**Problem 1**
Repeat the German standard thread word for word between "I was thinking" and "didnt mind it.", inclusive.
**Problem 2**
Carry on the German standard thread from the point where its text stops.
-------- Text shown
# german standard



## gypsyqueen (Nov 9, 2008)

Is the AKC standard and the german standard the same or does is differ in a few things I was looking in the web sites they look the same but everything was in german so I could not tell.


----------



## bellaratamaltese (May 24, 2006)

Were you looking to bring in a german import? I'm not familiar with the german standard but typically, you will see a larger malt than we show in the US. Not much, but definitely a bit bigger.


----------



## gypsyqueen (Nov 9, 2008)

I was thinking about it my daughter is in germany the airforce and she could fly her in when she visits so Its an option Im thinking about. 20 years ago in Hawaii I use to show my yorkie and my Sharpei and my lhasa thinking about doing it again the only thing I did not like was placing them in xpens. I left my yorkie running around and still showed him I got 14 points in 5 shows 1major the judges didnt mind it.


----------



## woodele (Apr 19, 2008)

Here's a link from my page. It's in german but perhaps you're able to understand otherwise I'd give you a support.

Klaus


----------



## woodele (Apr 19, 2008)

QUOTE (woodele @ Mar 7 2010, 11:48 PM) index.php?act=findpost&pid=893257


> Here's a link from my page. It's in german but perhaps you're able to understand otherwise I'd give you a support.[/B]


Sorry but wouldn't it be much easier to have the FCI standard as a WORD.doc, because Germany as more than 100 countries are following this standard?
----------------
-------- Data below
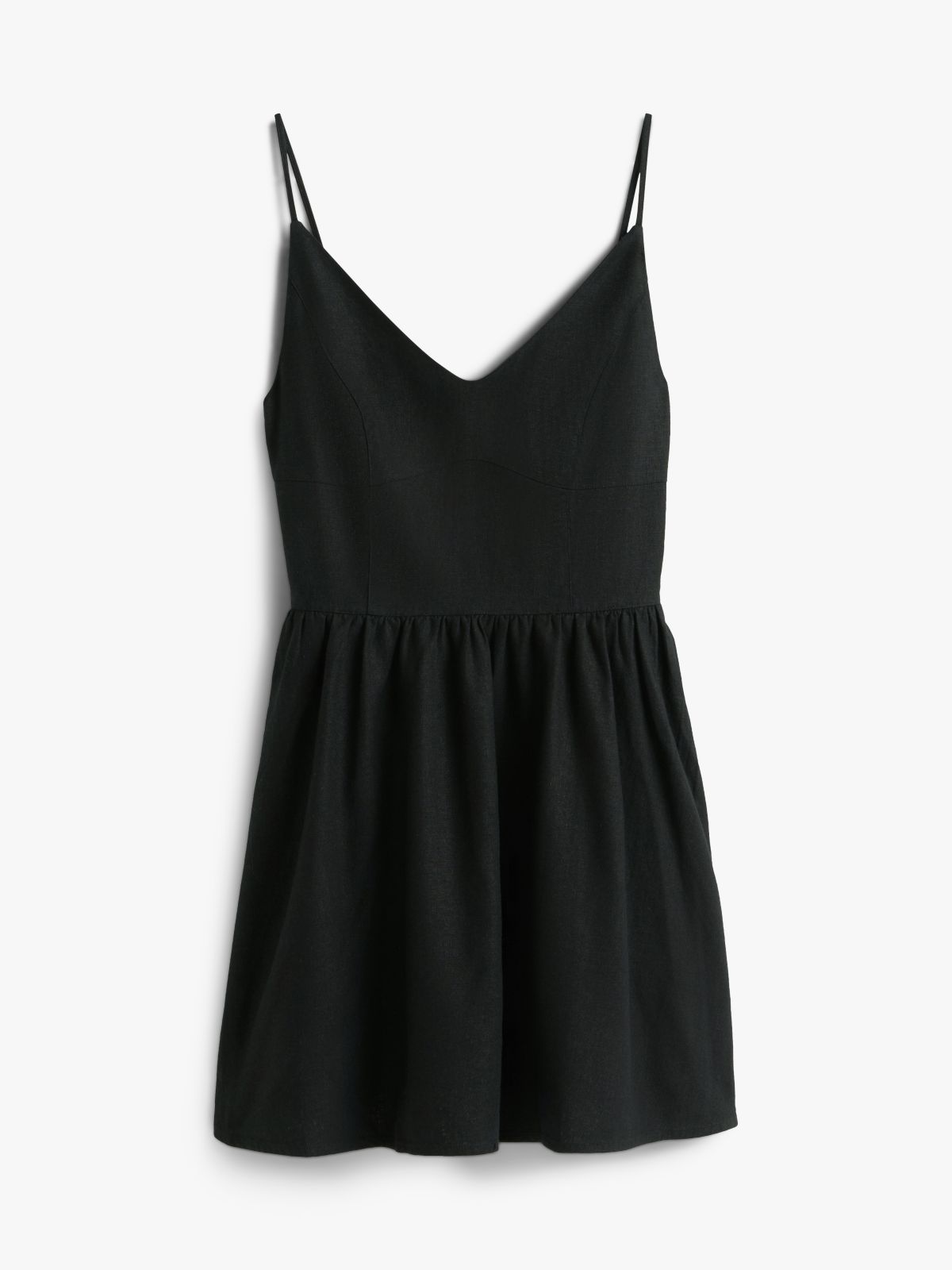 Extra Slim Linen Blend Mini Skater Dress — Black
----------------
**Result 1**
I was thinking about it my daughter is in germany the airforce and she could fly her in when she visits so Its an option Im thinking about. 20 years ago in Hawaii I use to show my yorkie and my Sharpei and my lhasa thinking about doing it again the only thing I did not like was placing them in xpens. I left my yorkie running around and still showed him I got 14 points in 5 shows 1major the judges didnt mind it.

**Result 2**
Klaus


----------



## MalteseJane (Nov 21, 2004)

QUOTE (woodele @ Mar 7 2010, 03:48 PM) index.php?act=findpost&pid=893257


> Here's a link from my page. It's in german but perhaps you're able to understand otherwise I'd give you a support.
> 
> Klaus[/B]


I do understand german but even for me this link is hard to understand. 
I still have a german standard that was put on the internet in 1997. The link is still good. Just checked it out : www.hund.ch/rasse/malteser.htm
Of course it's in german. The standard for weight is : 3 to 4 kg (translation = 6.60 lbs to 8.8 lbs).
Color : true white. Like the American standard they will tolerate light tan or lemon on the ears but it's not desirable.


----------



## MalteseJane (Nov 21, 2004)

when it comes to weight and color the french standard is the same : 3 to 4 kg and color : pure white with traces of lemon or tan tolerated but not desired. So even it's tolerated it's an imperfection.


----------



## gypsyqueen (Nov 9, 2008)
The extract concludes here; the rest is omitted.